ABOUT THIS EXERCISE: Please filter the data below down to the lines holding the string "France".

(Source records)
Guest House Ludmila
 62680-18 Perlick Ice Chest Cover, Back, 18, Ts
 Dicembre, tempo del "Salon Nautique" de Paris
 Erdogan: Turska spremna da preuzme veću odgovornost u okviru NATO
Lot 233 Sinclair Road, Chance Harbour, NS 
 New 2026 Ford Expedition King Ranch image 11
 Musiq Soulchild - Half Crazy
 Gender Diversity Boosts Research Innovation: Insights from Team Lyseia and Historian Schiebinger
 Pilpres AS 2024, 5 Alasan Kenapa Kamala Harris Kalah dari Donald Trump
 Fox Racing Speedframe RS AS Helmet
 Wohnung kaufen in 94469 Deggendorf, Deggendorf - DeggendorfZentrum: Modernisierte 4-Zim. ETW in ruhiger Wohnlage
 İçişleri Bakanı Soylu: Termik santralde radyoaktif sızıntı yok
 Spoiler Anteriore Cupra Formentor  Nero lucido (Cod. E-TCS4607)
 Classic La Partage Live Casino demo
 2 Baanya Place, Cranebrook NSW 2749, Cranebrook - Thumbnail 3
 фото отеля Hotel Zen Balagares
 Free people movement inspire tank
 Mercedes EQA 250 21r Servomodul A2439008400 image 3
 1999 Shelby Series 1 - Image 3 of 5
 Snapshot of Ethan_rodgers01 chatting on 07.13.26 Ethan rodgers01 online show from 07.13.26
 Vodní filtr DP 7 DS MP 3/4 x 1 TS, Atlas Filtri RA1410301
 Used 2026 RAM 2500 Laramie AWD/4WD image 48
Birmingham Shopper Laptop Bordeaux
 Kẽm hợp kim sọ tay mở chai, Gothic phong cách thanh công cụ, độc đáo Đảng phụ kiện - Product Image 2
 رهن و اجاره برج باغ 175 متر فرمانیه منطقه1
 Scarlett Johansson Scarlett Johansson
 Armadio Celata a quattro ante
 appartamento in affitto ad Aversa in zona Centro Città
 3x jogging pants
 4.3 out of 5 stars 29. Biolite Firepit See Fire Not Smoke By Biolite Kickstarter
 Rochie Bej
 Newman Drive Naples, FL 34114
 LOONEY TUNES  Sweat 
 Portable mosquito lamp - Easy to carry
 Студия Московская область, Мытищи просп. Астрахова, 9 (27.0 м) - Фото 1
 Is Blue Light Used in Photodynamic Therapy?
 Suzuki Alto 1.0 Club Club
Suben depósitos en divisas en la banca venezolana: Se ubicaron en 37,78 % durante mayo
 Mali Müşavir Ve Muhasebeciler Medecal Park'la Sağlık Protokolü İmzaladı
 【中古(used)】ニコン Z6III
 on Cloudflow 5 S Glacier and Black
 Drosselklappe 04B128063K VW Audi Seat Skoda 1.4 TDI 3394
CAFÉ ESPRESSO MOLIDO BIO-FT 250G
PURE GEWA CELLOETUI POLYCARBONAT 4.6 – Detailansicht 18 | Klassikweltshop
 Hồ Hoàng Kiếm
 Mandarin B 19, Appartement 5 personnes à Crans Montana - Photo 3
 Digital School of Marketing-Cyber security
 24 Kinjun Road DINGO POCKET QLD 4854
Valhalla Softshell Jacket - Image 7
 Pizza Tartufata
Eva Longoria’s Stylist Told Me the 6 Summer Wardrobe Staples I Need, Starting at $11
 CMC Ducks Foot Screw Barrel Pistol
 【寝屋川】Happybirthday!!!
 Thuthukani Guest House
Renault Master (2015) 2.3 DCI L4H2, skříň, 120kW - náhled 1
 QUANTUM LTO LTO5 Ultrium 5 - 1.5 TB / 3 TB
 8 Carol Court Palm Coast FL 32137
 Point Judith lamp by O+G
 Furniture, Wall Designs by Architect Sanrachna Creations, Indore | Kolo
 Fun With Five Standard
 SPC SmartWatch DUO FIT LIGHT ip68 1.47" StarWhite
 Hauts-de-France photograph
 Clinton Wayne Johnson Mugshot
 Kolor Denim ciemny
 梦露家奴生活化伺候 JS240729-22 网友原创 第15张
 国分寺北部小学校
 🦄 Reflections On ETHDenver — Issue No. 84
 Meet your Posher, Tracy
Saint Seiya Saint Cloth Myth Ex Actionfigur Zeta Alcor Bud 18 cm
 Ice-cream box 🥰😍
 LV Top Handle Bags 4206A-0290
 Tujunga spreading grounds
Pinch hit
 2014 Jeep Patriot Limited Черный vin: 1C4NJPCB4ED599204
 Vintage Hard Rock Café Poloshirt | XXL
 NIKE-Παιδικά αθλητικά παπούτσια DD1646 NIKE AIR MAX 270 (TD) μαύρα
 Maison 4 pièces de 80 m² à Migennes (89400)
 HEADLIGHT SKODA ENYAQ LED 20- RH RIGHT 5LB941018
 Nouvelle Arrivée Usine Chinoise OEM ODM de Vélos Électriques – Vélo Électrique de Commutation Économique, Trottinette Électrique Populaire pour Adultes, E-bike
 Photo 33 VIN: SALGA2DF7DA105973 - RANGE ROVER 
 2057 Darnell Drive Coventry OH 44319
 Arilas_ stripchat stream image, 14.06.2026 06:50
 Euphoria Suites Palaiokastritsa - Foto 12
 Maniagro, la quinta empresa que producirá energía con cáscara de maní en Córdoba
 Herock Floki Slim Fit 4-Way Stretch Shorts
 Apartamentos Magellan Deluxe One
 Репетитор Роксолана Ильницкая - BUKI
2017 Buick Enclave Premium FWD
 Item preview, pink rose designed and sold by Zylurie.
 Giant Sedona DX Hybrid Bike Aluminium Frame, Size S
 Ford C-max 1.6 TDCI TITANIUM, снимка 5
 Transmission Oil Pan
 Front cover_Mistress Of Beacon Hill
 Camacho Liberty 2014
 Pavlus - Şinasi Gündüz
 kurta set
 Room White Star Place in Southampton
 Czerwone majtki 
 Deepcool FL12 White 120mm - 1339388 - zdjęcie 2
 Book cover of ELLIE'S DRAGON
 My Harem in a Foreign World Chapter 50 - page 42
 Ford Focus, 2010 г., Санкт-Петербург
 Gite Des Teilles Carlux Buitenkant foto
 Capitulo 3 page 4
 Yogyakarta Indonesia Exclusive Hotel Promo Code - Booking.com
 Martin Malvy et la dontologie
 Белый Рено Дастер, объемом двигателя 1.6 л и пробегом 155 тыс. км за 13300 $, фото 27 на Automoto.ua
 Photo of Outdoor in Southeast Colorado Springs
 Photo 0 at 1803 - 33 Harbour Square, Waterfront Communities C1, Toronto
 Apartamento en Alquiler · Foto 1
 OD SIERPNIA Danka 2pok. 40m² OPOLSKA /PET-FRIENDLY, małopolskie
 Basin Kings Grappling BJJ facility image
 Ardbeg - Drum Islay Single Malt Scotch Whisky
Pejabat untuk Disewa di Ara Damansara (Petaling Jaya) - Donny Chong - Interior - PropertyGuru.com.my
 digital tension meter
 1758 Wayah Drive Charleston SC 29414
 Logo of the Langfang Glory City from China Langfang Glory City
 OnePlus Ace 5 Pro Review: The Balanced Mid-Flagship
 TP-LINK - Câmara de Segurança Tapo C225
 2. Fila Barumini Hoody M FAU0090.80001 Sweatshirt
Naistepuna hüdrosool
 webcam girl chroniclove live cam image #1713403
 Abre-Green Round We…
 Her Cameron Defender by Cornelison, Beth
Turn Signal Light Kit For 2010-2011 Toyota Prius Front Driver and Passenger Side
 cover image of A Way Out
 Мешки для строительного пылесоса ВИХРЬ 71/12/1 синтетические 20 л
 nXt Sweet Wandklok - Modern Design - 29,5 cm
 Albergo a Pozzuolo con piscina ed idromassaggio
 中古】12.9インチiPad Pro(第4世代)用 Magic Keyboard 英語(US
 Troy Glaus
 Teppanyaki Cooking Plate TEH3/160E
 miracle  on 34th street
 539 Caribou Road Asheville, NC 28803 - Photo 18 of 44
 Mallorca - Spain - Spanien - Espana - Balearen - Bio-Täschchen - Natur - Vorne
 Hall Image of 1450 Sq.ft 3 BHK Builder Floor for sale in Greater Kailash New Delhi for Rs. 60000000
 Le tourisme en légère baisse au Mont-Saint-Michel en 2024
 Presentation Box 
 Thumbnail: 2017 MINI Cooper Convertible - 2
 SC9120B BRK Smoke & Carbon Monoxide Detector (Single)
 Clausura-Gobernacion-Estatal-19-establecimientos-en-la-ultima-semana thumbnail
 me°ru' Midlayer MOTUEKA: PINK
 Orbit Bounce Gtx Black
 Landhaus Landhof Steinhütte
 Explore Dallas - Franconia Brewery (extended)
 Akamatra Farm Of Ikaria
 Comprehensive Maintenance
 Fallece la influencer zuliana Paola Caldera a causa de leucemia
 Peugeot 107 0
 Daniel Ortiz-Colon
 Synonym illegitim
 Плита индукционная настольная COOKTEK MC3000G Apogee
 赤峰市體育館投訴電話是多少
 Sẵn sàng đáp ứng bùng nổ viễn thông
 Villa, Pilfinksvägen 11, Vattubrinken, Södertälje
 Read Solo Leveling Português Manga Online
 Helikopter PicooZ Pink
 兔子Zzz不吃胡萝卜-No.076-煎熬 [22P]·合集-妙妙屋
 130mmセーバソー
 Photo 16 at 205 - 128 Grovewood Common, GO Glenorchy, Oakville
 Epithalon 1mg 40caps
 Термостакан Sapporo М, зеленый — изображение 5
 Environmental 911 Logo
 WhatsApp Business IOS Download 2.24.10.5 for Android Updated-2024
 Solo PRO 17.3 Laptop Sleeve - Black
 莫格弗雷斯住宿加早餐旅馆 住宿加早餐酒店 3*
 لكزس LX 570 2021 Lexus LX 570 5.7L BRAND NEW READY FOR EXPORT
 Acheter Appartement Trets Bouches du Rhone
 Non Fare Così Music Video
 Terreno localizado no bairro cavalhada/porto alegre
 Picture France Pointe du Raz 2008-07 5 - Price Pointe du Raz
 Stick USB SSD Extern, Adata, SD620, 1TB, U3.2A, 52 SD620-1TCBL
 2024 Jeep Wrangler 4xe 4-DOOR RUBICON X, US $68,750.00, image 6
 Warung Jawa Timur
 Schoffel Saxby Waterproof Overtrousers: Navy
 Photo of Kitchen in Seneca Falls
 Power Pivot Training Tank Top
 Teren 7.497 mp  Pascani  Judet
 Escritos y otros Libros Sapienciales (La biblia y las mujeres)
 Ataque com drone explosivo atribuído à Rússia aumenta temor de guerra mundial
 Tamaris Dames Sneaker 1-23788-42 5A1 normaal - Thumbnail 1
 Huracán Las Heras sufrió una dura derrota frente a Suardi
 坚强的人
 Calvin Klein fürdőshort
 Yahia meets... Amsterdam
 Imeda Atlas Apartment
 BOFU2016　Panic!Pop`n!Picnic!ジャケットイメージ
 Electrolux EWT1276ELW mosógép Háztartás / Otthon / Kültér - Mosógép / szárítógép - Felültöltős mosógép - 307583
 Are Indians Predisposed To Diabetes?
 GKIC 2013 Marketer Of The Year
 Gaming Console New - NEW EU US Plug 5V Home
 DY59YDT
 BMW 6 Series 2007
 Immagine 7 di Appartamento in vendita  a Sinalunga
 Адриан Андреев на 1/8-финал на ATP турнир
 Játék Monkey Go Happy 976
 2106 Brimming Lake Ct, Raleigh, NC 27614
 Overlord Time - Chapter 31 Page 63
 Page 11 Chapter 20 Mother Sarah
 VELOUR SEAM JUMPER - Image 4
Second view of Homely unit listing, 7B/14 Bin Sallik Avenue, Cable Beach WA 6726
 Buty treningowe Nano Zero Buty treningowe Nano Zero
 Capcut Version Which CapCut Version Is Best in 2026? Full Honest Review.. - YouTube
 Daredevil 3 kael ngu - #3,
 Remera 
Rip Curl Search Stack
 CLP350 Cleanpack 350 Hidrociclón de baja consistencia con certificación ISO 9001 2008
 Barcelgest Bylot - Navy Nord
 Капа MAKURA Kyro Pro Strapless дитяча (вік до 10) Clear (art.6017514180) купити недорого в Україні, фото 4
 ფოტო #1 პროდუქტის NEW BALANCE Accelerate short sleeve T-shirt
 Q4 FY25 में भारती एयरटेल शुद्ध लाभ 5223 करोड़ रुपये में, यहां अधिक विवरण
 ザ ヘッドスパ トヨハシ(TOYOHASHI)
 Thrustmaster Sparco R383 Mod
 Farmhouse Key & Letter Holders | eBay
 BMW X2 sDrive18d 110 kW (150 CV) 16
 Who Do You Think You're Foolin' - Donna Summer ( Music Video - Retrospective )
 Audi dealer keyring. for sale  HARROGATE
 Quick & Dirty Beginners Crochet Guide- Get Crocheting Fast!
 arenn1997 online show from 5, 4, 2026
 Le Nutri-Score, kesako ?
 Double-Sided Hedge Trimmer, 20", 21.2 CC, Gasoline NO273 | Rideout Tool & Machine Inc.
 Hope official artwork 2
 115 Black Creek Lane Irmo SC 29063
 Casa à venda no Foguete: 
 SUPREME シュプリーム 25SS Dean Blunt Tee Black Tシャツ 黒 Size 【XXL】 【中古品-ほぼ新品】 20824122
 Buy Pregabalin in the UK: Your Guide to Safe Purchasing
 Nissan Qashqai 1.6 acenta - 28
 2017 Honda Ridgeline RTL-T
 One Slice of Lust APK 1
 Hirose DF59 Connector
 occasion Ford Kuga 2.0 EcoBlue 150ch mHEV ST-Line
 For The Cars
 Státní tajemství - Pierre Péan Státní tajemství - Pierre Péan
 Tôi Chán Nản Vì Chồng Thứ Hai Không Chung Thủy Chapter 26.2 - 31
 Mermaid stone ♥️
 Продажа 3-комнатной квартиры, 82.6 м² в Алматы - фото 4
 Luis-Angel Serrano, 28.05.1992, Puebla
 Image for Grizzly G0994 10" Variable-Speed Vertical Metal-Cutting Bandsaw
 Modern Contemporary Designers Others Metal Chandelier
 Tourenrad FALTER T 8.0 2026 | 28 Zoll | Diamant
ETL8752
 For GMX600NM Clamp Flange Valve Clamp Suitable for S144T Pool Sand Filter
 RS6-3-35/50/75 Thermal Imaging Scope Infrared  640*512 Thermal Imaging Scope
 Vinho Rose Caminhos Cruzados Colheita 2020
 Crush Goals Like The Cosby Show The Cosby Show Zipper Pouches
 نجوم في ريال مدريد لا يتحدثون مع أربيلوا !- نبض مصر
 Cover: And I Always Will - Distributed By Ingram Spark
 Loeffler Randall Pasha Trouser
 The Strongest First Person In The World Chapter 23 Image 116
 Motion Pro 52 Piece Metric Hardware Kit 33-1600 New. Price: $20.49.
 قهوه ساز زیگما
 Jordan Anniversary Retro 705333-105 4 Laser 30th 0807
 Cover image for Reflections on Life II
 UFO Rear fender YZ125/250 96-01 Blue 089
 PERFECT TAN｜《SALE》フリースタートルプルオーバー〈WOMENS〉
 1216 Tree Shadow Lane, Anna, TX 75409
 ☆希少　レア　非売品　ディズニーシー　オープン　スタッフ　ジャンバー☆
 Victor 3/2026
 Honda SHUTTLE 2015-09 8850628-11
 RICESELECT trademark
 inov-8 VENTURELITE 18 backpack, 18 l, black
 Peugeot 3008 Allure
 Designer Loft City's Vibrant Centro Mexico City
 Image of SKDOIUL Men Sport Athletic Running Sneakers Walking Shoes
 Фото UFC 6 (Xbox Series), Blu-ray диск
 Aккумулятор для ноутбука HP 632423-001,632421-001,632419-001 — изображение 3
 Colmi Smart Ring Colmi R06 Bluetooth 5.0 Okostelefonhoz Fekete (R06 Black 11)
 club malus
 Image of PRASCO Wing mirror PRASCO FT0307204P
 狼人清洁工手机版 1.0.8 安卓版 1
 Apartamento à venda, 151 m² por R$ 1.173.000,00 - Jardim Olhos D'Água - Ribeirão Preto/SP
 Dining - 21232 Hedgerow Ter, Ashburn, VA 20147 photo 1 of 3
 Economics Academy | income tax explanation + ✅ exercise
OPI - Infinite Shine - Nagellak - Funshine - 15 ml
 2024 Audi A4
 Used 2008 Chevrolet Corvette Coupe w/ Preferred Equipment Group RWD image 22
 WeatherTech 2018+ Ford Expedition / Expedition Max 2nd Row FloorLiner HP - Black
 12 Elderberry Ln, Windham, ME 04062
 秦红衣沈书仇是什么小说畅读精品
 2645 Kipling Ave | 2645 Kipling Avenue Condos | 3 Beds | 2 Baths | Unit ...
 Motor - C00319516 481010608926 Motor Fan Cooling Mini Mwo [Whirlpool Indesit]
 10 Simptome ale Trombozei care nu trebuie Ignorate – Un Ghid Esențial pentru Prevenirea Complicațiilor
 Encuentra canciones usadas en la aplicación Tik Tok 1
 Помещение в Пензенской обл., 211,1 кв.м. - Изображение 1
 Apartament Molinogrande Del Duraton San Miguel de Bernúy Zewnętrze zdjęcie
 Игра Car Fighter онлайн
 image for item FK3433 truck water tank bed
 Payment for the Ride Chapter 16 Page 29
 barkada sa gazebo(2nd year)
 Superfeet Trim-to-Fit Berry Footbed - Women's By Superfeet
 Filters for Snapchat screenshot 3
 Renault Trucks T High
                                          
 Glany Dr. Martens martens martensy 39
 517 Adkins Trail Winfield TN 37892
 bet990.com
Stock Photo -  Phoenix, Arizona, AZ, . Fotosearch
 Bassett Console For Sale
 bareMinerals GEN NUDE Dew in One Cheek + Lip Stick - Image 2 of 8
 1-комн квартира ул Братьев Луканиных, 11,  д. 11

REPLY:
 Hauts-de-France photograph
 Picture France Pointe du Raz 2008-07 5 - Price Pointe du Raz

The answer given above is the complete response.